At the University of Wisconsin Oshkosh, an event will be held (also called “Indigenous People’s Day”) “in place of Columbus Day to promote Native American culture and commemorate the history of their people.” UW Oshkosh Coordinator of American Indian Student Services Dennis Zack said the event “changes a celebration of colonialism into an opportunity to reveal historical truths”:
“In reality, the arrival of Christopher Columbus in 1492 created colonialism, enslavement and the forced removals of the tribes that followed the ‘discovery of America.’”
Much of the credit for the recent anti-Columbus sentiment should go to the late Howard Zinn, a historian and former professor of political science at Boston University. Zinn, a socialist, retired from BU in 1988 and died in January 2010, but NewsBusters’ Matt Philbin noted in a recent editorial that in the past five years, Zinn and his work have been cited 31 times by The New York Times, 52 times by The Washington Post, and over 180 times by the liberal Huffington Post. …

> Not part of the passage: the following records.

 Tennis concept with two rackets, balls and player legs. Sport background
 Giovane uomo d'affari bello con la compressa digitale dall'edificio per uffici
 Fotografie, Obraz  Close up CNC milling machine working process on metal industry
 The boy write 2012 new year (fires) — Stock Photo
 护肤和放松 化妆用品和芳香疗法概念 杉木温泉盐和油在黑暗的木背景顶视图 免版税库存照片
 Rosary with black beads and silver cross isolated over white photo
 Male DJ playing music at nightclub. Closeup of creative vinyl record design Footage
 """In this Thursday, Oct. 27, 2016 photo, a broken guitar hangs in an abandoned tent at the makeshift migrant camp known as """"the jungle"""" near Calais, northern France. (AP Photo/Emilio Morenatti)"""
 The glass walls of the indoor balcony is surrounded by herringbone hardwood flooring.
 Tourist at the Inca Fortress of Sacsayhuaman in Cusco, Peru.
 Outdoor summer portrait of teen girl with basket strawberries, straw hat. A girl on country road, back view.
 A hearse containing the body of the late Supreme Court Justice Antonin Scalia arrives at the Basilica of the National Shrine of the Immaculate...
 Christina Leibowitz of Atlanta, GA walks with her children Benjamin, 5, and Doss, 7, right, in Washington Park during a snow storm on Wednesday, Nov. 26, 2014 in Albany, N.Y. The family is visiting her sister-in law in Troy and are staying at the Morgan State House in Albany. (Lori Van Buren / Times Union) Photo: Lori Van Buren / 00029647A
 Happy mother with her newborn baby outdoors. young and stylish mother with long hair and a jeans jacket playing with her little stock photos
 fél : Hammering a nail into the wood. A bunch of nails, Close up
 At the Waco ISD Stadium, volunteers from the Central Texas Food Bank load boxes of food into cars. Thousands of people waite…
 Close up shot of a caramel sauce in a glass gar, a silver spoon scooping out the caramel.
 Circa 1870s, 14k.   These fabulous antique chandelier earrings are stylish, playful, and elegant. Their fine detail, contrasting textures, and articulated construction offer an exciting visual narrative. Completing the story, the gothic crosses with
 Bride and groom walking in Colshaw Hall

[However], the survey also shows that a majority of Americans disregard Zinn’s use of “presentism” in judgment of Columbus. Presentism applies modern ethics and standards to behavior in other centuries. Seventy-six percent of Americans believe that Columbus and other historical figures should be judged by the standards of conduct of their own lifetimes, as opposed to modern standards, the Marist Poll found.
“The polling shows pretty clearly history has to be viewed with a contextual lens,” said Andrew Walther, vice president of communications for the Knights of Columbus, speaking to LifeZette on Thursday. “We need to be cognizant of the world in which Columbus lived.” …
“The Knights of Columbus joins the vast majority of Americans in celebrating Columbus Day,” said Carl Anderson, CEO of Knights of Columbus, in a statement emailed to LifeZette. “He was a man ahead of his time, who brought two worlds together and began the process that led to the founding of this country. It is a testament to Americans’ commitment to a fair reading of history that the explorer’s popularity has endured despite the unfair and hateful attacks by British propagandists, the Ku Klux Klan, and revisionist academics.”
Colleges have battled majority opinion on this matter for years. In 2015 for example, students at Brown University held a “die-in” to protest Columbus Day; in 2012 Arizona State students voted to change the holiday to “Indigenous People’s Day”; and, earlier this year Pepperdine University removed a statue of Columbus because it was “a celebration of genocide and racial oppression.”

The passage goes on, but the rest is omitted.